O governo brasileiro tem reclamado do da Argentina,
com suas barreiras burocráticas, e parece acreditar que o recém-lançado
pacote do presidente Barack Obama
projete protecionismo explícito.
Temos a impressão de que a OMC
(Organização Mundial do Comércio)
deverá trabalhar muito nos próximos
meses, em razão de processos entrantes de países exportadores de commodities, como o Brasil. A OMC fará o
papel de "muro das lamentações" e,
muito provavelmente, o resultado final deverá ser pouco efetivo.
Em ambiente de forte crise, a onda
de protecionismo atual é inevitável e
não deve ser o foco principal de combate das autoridades. Essa onda faz
parte do escopo competitivo de pessoas, empresas e nações em condições econômicas desfavoráveis.
Vamos descrever o comportamento desses três agentes em ambiente de
pouco movimento econômico.
Uma
pessoa que ganha a vida atuando numa organização, tende a incorporar o
risco de perda do emprego ao seu processo de decisão de gasto.
No seu orçamento, os itens de gastos são monitorados com mais afinco
e algumas atividades que contrata de
terceiros são evitadas ou executadas
por ela mesma.
Algumas compras deixam de ser feitas até que seja alterada
sua expectativa com relação ao futuro
da economia. Os prestadores de serviço sofrem com essa revisão orçamentária das pessoas (protecionismo) e
tentam passar para trás (fornecedores) essa mesma atitude.
Em contexto de crise as empresas
mais fortes desovam estoques, reduzem a utilização da capacidade de
produção e internalizam algumas atividades que anteriormente eram terceirizadas, utilizando o pessoal já
existente e promovendo certo "job
enrichment". Tentam comprar insumos com prazos mais alongados e
preços mais baixos, além de vender
seus produtos a prazos mais curtos
e em melhores condições.
Esse posicionamento protecionista inevitável
ocorre visando proteger a liquidez
do negócio. Essa liquidez deverá servir de escudo de proteção em face
dos compromissos futuros.
As empresas mais fracas perdem
vendas, devem vender a prazos mais
longos e a preços menores; geralmente lidam com estoques mais altos de
produtos acabados, em razão da queda das vendas. Ocorre, portanto, o
desenho de maior assimetria financeira entre empresas fracas e fortes.
As primeiras, obviamente, reclamando do protecionismo das outras.
Os bancos também são bastante
protecionistas durante a crise. Há racionamento de crédito via redução de
oferta de recursos e/ou via aumento
do "spread" bancário. As empresas
mais sólidas buscam evitar o crédito
caro. As empresas com problemas de
fluxo de caixa demandam esse crédito
mais oneroso, por falta de opção de financiamento.
O "mix" de clientes das
instituições financeiras, ficando fragilizado com a preponderância de
empresas de "rating" de baixa qualidade, faz com que o protecionismo se
intensifique, ocorrendo racionamento ainda maior do crédito.
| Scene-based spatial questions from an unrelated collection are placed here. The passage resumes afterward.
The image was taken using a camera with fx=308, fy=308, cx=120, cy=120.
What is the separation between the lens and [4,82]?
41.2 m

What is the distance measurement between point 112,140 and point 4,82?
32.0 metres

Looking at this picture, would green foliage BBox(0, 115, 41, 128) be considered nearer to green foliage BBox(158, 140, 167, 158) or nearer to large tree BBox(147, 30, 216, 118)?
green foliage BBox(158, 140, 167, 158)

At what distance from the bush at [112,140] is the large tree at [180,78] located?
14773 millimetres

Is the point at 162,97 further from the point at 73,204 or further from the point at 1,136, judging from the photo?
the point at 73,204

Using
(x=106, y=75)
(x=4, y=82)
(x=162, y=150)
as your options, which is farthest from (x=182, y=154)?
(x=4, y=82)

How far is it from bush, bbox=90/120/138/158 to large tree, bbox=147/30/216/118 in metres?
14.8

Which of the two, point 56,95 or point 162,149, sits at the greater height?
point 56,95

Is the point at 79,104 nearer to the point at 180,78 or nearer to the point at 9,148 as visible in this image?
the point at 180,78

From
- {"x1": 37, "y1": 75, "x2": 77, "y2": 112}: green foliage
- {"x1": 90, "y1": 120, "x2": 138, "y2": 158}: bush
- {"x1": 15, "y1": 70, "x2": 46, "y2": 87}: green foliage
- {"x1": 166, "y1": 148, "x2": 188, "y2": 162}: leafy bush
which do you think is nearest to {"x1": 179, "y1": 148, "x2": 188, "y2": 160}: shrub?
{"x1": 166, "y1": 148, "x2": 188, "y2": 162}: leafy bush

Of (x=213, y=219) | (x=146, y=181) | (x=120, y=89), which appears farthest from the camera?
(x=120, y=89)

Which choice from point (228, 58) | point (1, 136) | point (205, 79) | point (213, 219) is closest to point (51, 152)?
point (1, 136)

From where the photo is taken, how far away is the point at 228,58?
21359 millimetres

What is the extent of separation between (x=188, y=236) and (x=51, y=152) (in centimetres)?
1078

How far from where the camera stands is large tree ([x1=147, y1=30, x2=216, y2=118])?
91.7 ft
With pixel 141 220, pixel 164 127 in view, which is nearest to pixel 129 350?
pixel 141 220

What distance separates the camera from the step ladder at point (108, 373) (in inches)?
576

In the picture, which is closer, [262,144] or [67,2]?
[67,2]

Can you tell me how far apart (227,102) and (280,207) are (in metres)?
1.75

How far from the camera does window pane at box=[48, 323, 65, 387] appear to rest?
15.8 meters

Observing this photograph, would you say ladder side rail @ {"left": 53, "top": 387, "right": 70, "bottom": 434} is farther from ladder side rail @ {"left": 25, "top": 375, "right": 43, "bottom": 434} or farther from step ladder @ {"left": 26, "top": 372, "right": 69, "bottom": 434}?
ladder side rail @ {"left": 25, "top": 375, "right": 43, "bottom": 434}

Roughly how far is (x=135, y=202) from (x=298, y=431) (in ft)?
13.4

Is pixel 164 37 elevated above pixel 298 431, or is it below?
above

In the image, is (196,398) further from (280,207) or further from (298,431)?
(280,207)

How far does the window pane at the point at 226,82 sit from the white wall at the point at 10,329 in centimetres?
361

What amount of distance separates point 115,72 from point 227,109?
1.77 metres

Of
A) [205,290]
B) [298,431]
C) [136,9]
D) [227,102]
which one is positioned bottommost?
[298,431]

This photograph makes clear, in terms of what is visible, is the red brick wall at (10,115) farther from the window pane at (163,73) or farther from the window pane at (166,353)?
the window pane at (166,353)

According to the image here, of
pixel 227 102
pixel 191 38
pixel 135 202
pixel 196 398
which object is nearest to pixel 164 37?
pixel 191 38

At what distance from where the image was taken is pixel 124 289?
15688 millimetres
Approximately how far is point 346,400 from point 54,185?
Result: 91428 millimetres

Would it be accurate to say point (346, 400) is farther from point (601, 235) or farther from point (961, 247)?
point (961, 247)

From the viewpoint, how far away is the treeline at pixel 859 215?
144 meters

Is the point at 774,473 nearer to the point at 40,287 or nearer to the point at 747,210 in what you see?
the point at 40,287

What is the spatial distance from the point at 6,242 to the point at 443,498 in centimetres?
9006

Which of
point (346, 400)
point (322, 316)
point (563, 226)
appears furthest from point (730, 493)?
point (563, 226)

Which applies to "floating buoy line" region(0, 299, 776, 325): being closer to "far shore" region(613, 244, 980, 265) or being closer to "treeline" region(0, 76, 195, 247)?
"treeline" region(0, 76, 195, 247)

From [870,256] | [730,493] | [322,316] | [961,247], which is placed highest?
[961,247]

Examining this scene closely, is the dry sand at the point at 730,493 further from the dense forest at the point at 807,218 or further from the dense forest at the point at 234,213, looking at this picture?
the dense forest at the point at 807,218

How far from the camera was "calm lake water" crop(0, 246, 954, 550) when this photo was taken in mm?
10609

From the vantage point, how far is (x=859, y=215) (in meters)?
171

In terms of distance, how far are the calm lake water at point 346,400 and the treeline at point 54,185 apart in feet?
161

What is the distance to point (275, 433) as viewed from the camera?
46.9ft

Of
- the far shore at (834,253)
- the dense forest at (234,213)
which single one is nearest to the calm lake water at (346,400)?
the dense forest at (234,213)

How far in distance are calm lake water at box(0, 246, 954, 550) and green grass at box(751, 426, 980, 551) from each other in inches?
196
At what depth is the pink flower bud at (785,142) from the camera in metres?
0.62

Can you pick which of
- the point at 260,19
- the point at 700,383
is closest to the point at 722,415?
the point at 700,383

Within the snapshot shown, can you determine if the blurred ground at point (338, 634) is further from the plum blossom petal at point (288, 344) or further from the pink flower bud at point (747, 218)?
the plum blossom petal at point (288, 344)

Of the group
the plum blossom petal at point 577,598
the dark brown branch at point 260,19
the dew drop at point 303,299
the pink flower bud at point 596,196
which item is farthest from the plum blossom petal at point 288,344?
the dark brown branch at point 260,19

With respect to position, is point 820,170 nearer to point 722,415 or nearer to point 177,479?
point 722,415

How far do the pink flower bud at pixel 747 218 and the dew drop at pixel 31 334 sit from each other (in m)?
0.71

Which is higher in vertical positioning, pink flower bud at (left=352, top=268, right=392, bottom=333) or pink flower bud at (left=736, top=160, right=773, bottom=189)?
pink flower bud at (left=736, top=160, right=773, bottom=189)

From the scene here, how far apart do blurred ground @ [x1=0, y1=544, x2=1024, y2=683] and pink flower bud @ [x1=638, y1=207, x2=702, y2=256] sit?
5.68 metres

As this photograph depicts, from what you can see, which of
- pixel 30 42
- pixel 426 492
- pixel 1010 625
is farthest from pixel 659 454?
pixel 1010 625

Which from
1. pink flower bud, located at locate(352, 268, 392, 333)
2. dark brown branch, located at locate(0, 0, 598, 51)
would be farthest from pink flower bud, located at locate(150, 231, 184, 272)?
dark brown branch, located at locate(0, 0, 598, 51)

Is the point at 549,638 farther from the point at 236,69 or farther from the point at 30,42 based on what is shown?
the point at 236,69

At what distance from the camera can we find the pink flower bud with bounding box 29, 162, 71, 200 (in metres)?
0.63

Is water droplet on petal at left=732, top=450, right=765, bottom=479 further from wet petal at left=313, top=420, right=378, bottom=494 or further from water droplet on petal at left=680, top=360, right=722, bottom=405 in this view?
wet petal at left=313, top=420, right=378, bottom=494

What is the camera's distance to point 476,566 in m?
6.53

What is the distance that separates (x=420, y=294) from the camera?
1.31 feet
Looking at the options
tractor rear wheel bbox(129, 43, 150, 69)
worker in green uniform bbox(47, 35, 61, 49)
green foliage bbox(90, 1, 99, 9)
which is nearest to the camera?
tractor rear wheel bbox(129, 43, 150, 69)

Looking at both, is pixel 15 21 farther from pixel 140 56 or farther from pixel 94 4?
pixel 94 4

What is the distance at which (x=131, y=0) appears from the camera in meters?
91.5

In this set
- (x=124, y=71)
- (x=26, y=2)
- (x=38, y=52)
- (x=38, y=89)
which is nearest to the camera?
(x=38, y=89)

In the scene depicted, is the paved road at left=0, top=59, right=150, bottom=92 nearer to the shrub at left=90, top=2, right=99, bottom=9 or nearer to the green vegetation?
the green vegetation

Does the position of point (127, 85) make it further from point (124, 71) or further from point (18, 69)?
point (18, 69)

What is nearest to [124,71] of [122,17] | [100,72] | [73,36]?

Esse processo stiglitzsiano está visível hoje.
A assimetria financeira advinda do
protecionismo oriundo da crise ocorre também entre países, visando
manter a saúde do balanço de pagamentos.
Países compradores do passado promovem substituição de parte
de sua pauta, via incentivos fiscais e
legais ou via pacotes emergenciais.
Países exportadores de itens de baixo valor agregado perdem divisas com
isso. Se a crise é muito grave, esse protecionismo alastra para embates xenofóbicos preocupantes de cunho racial e religioso. A evidência da xenofobia deve ser combatida com veemência pelas pessoas e pelos representantes de quaisquer países.
Desde o advento da moeda, vivemos na economia da expectativa. O
protecionismo não é causa, mas, sim,
consequência das condições econômicas atuais. Discursar e agir contra o
protecionismo do plano de Obama é
dar tiro no lugar errado.
Devemos
lutar para que os pacotes governamentais surtam resultados econômicos e redirecionem expectativas.
Ocorrendo essa reversão, as pessoas comprarão mais, as empresas
venderão mais e o comércio internacional voltará a funcionar de forma
saudável. Nesse sentido, torcemos
para que o plano de Obama, o PAC e
os movimentos dos governos europeus surtam efeito o quanto antes.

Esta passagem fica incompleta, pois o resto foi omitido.